Biovac, L.L.C. and Intervac, L.L.C. hold an aggregate of approximately 6 million shares of our common stock as of December 31, 2019 and have the right to require us to register these shares of common stock under the Securities Act under specified circumstances, including any additional shares issued or distributed by way of a dividend, stock split or other distribution in respect of these shares.
Demand Registration Rights. Subject to specified limitations, holders of these registrations rights may require that we register all or part of our common stock subject to the registration rights for sale under the Securities Act. These holders may demand registration of our common stock so long as the offering price to the public of the shares requested to be registered is at least $25,000,000. We are required to effect only one demand registration, subject to specified exceptions.
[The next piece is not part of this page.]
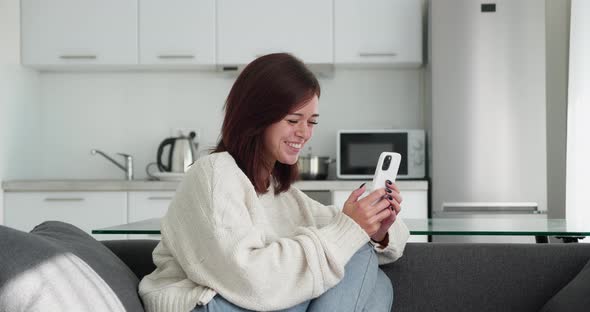 Young Woman Uses the Phone While Sitting on the Sofa in Modern Home Interior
Incidental Registration Rights. If we propose to file a registration statement under the Securities Act either for our own account or for the account of other stockholders (other than in connection with a registration statement on Form S-8 or Form S-4 or to cover securities proposed to be issued in exchange for securities or assets of another corporation), the holders of registrable shares will be entitled to notice of the registration and we will be required to use our commercially reasonable efforts to register all or a portion of any registrable shares then held by such holders that they request that we register. In the event that any registration in which the holders of registrable shares participate pursuant to our stockholders agreement is an underwritten public offering, we agree to enter into an underwriting agreement containing such terms as are customary.
Limitations and Expenses. With specified exceptions, the right to include shares in a registration is subject to the right of underwriters for the offering to limit the number of shares included in the offering. We are required to pay one-half of all fees, costs and expenses of any demand registration, other than underwriting discounts and commissions.